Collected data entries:

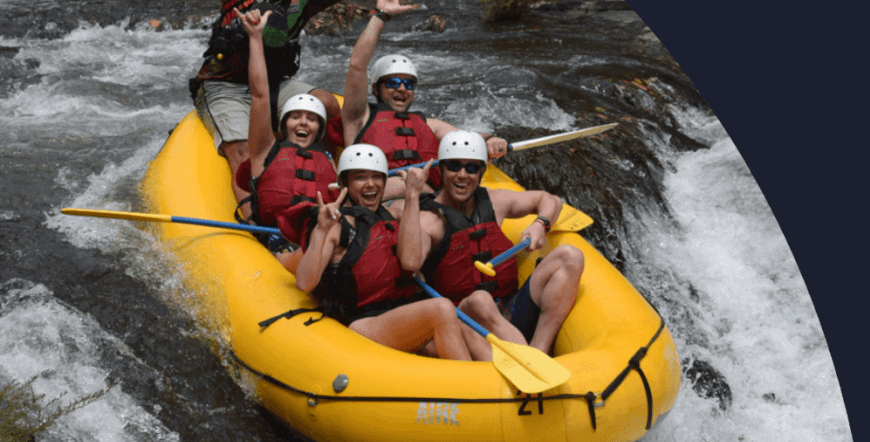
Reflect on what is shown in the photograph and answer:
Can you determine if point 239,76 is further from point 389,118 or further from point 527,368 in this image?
point 527,368

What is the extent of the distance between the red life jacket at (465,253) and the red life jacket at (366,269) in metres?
0.21

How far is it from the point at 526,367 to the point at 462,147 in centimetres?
104

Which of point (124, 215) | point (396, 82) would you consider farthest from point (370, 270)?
point (124, 215)

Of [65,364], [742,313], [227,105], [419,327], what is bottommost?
[742,313]

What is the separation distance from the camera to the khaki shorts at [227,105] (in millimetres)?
3979

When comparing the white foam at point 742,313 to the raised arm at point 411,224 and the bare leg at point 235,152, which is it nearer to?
the raised arm at point 411,224

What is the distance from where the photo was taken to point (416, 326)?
2.73 m

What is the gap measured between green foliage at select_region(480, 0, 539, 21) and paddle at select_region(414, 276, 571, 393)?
7.94 metres

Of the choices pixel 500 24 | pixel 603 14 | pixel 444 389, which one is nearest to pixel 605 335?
pixel 444 389

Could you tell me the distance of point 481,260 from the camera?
3.03m

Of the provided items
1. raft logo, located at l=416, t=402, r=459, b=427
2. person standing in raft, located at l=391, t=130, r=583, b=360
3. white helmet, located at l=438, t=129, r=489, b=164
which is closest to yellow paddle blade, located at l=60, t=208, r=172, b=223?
person standing in raft, located at l=391, t=130, r=583, b=360

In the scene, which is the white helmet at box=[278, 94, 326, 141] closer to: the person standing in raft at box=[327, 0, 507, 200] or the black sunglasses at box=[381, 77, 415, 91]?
the person standing in raft at box=[327, 0, 507, 200]

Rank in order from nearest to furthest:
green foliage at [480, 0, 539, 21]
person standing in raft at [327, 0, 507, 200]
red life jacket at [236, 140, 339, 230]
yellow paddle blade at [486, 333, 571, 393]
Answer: yellow paddle blade at [486, 333, 571, 393]
red life jacket at [236, 140, 339, 230]
person standing in raft at [327, 0, 507, 200]
green foliage at [480, 0, 539, 21]

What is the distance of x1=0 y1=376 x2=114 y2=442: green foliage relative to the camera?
2.49 meters
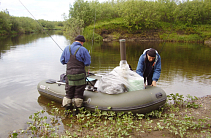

» OBJECTIVE
Rewrite all the records above with "camera" replaced by "lens" and everything else left as it is. Omit the pictures from your answer.

» COMPLETED TASK
Reflect on what is shown in the photograph and answer:
Can you determine if point 239,76 is further from point 389,118 or further from point 527,368 in this image?
point 527,368

What is the extent of the distance between the red life jacket at (465,253) and the red life jacket at (366,269) in metres?
0.21

How far is it from the point at 526,367 to the point at 462,147 in centimetres?
104

Which of point (124, 215) | point (396, 82) would you consider farthest from point (370, 270)?
point (124, 215)

Of [65,364], [742,313], [227,105], [419,327], what is bottommost?
[742,313]

What is the separation distance from the lens to the khaki shorts at [227,105] (in millimetres)?
3979

When comparing the white foam at point 742,313 to the raised arm at point 411,224 and the bare leg at point 235,152, which is it nearer to?
the raised arm at point 411,224

What is the distance from where the photo was taken to point (416, 326)?
2.73 m

What is the gap measured between green foliage at select_region(480, 0, 539, 21) and paddle at select_region(414, 276, 571, 393)?
7.94 metres

Of the choices pixel 500 24 | pixel 603 14 | pixel 444 389, which one is nearest to pixel 605 335?
pixel 444 389

Could you tell me the distance of point 481,260 from the lens?
3.03m

Of the provided items
1. raft logo, located at l=416, t=402, r=459, b=427
2. person standing in raft, located at l=391, t=130, r=583, b=360
3. white helmet, located at l=438, t=129, r=489, b=164
which is closest to yellow paddle blade, located at l=60, t=208, r=172, b=223?
person standing in raft, located at l=391, t=130, r=583, b=360

In the scene, which is the white helmet at box=[278, 94, 326, 141] closer to: the person standing in raft at box=[327, 0, 507, 200] or the black sunglasses at box=[381, 77, 415, 91]?
the person standing in raft at box=[327, 0, 507, 200]

Rank in order from nearest to furthest:
green foliage at [480, 0, 539, 21]
person standing in raft at [327, 0, 507, 200]
red life jacket at [236, 140, 339, 230]
yellow paddle blade at [486, 333, 571, 393]
Answer: yellow paddle blade at [486, 333, 571, 393]
red life jacket at [236, 140, 339, 230]
person standing in raft at [327, 0, 507, 200]
green foliage at [480, 0, 539, 21]

What is the distance of x1=0 y1=376 x2=114 y2=442: green foliage relative to the lens?
2.49 meters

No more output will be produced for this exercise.